▸ Consigne: Dans l'extrait sur le préavis de la commission de discipline, relevez tous les sigles désignant une loi ou un règlement, en ne mentionnant chaque acte qu'une seule fois.

▸ Extrait retenu:
┌────────

Il ressort du dossier que le PCTN n’a pas recueilli le préavis de la commission de discipline, en se fondant sur une jurisprudence de la chambre administrative du 16 janvier 2018 (ATA/38/2018 consid 2 d.) retenant l’application de la LTaxis et du Rtaxis, avec la précision que l'art. 48 LTaxis restait applicable puisque la décision attaquée avait été rendue avant l'entrée en vigueur de la nouvelle législation. Il ne s’ensuit pas que, par un raisonnement a contrario, le préavis ne doive plus être recueilli lorsque la décision intervient, comme en l’espèce, après l’entrée en vigueur de la LTVTC. Si, après l’entrée en vigueur de cette loi, la LTaxis et le RTaxis sont demeurés applicables aux situations nées sous leur empire, l’art. 66 al. 1 in fine RTVTC prévoit que l'art. 48 de la loi sur les taxis et limousines n'est toutefois pas applicable. La chambre de céans n’a pas encore eu à trancher la question de la légalité de cette disposition réglementaire dérogeant au principe général du droit qu’elle énonce dans sa première phrase. Cette question souffrira toutefois de demeurer indécise.

└────────

▸ Données extraites:

┌────────

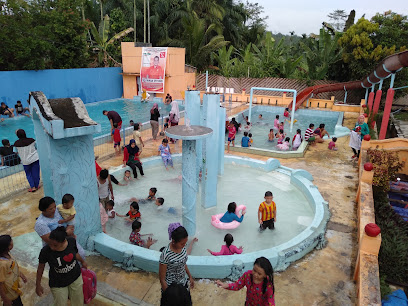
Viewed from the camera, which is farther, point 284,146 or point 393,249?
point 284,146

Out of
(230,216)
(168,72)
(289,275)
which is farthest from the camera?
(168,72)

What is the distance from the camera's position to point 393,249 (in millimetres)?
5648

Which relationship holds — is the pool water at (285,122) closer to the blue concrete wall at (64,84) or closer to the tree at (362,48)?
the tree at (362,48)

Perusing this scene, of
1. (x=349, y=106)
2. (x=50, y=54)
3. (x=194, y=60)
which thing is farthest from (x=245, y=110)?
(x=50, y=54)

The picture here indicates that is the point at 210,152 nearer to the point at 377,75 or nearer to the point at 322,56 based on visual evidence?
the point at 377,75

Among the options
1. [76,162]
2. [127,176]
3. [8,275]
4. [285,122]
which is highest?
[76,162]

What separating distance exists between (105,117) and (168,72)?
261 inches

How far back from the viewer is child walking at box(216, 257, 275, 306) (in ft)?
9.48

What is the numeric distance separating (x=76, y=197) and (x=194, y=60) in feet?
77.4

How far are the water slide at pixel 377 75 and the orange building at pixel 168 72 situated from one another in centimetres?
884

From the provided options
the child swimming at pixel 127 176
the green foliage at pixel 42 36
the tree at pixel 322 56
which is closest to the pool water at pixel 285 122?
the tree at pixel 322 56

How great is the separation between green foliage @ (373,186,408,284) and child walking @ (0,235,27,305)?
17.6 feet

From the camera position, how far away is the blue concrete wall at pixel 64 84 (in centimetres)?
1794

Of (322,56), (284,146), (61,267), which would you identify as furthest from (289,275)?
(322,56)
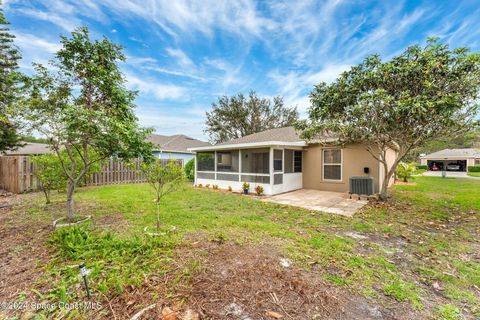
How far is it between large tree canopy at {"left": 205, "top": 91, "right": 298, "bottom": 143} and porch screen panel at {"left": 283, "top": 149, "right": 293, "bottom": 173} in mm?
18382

└────────

▸ Corrigé proposé: LTaxis ; RTaxis (écrit « Rtaxis » à sa première mention) ; LTVTC ; RTVTC